Das Bundesverwaltungsgericht stellte mit Erkenntnissen vom 07.12.2017, 05.01.2018, 26.01.2018, 26.02.2018 und 27.03.2018 fest, dass gemäß § 22a Abs. 4 BFA-VG zum Zeitpunkt der Entscheidung die für die Fortsetzung der Schubhaft maßgeblichen Voraussetzungen vorlagen und die Aufrechterhaltung der Schubhaft im Zeitpunkt der Entscheidung verhältnismäßig war.

Mit Eingabe vom 19.04.2018 legte das Bundesamt den Akt sowie eine Stellungnahme vor und beantragte die Feststellung, dass die Fortsetzung der Schubhaft gemäß § 22a Abs. 4 BFA-VG verhältnismäßig war.

Am 25.04.2018 fand die hg. mündliche Verhandlung statt, an der das Bundesamt nicht teilnahm.

Keine der Parteien stellte einen Antrag auf schriftliche Ausfertigung des am 25.04.2018 mündlich verkündeten Erkenntnisses.

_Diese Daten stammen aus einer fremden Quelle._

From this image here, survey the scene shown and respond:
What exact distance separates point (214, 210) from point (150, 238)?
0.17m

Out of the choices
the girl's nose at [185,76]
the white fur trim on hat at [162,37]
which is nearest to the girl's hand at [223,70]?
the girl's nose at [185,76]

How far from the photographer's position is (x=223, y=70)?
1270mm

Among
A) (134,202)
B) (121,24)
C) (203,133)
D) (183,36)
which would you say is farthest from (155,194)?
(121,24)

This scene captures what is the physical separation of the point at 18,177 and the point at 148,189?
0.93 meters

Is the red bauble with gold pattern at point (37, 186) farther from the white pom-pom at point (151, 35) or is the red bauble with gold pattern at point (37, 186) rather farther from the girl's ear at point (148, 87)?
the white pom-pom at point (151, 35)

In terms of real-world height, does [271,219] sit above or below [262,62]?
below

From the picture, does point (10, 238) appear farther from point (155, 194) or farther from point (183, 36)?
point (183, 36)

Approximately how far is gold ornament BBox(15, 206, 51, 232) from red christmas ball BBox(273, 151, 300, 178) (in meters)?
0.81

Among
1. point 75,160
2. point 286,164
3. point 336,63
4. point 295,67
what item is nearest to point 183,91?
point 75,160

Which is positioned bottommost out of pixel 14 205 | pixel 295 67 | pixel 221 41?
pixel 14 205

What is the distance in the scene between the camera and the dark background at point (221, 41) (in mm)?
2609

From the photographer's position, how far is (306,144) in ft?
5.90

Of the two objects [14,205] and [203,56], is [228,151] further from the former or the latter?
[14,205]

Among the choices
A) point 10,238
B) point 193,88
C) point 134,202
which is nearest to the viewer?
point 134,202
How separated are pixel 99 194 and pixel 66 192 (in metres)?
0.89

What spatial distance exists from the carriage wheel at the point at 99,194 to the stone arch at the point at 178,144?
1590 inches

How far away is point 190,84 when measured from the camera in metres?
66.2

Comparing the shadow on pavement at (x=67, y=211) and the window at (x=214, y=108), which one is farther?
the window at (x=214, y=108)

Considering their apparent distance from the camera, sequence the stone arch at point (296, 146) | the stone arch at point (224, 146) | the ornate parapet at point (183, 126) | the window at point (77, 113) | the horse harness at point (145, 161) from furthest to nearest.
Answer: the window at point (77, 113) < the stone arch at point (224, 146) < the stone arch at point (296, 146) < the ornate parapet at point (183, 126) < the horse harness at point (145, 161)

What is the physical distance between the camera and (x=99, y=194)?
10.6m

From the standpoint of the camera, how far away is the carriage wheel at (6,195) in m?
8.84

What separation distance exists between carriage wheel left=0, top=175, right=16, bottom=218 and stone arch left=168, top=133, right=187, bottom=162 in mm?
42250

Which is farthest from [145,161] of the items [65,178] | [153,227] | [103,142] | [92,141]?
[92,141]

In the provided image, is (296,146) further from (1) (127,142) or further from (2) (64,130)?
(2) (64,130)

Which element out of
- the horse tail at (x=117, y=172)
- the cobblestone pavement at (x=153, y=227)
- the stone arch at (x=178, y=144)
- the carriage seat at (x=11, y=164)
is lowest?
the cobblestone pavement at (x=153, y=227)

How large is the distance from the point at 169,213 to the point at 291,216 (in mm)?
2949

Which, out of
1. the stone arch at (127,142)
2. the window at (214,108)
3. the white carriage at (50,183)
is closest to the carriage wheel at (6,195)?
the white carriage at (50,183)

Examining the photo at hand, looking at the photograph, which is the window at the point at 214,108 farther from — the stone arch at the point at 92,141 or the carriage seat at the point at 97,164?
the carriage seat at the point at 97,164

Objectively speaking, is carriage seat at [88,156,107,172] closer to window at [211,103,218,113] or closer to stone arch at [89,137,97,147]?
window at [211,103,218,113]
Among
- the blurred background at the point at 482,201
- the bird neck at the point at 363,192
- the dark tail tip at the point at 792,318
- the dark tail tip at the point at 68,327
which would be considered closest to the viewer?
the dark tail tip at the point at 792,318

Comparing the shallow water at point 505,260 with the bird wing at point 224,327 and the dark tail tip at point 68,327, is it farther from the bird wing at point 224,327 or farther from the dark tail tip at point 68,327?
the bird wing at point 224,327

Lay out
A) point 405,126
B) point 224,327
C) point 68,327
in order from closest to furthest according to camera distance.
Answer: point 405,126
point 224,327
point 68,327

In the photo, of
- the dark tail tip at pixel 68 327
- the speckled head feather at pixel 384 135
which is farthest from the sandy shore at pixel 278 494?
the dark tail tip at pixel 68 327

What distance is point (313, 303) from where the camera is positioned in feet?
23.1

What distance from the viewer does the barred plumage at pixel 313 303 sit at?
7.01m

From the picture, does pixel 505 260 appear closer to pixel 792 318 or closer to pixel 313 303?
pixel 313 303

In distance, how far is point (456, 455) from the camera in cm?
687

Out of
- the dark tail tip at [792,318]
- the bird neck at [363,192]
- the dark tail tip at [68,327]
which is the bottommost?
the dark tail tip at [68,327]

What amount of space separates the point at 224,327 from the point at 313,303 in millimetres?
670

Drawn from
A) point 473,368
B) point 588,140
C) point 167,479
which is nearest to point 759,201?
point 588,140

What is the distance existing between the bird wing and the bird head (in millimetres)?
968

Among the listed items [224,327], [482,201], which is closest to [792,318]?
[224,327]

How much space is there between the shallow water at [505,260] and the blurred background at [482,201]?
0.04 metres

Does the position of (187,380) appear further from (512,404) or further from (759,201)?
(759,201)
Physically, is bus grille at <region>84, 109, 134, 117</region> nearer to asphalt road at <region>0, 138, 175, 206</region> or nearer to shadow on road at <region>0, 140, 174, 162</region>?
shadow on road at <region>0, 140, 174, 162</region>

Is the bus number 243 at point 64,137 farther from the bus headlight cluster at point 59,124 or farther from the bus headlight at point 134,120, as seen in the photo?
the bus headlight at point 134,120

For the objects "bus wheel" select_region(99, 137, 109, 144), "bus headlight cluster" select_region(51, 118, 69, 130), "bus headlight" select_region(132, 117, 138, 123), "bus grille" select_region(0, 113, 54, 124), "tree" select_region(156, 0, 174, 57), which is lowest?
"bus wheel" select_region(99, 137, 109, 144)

II. Das Bundesverwaltungsgericht hat über die - zulässige - Beschwerde erwogen:

1. Feststellungen:

Der volljährige Beschwerdeführer war nicht österreichischer Staatsbürger oder Unionsbürger und verfügte über keine Aufenthaltsberechtigung für Österreich oder in einem anderen Mitgliedstaat der EU. Die Staatsangehörigkeit und die Identität des Beschwerdeführers, CHAFIK Said, geboren am 01.01.1985, StA MAROKKO, wurden von XXXX bestätigt.

Er hielt sich zumindest seit 2011 ohne Aufenthaltstitel und unter einer Vielzahl von Identitäten in SPANIEN, BELGIEN und anderen EU-Mitgliedstaaten auf. Sein Antrag auf internationalen Schutz in DEUTSCHLAND wurde abgewiesen. Sein Antrag auf internationalen Schutz in der SCHWEIZ wurde zurückgewiesen. Sein unter falscher Identität gestellter Antrag auf internationalen Schutz in Österreich vom 12.05.2016 wurde mit Erkenntnis des Bundesverwaltungsgerichtes vom 27.06.2017 abgewiesen und gegen den Beschwerdeführer eine Rückkehrentscheidung und ein Einreiseverbot erlassen.

Der Beschwerdeführer befand sich in Österreich nur ca. einen Monat lang auf freiem Fuß. Er war zweifach vorbestraft. Er war nicht bereit nach MAROKKO auszureisen und wäre im Fall der Enthaftung im Gebiet der Mitgliedstaaten untergetaucht, wie er dies seit 2011 getan hatte.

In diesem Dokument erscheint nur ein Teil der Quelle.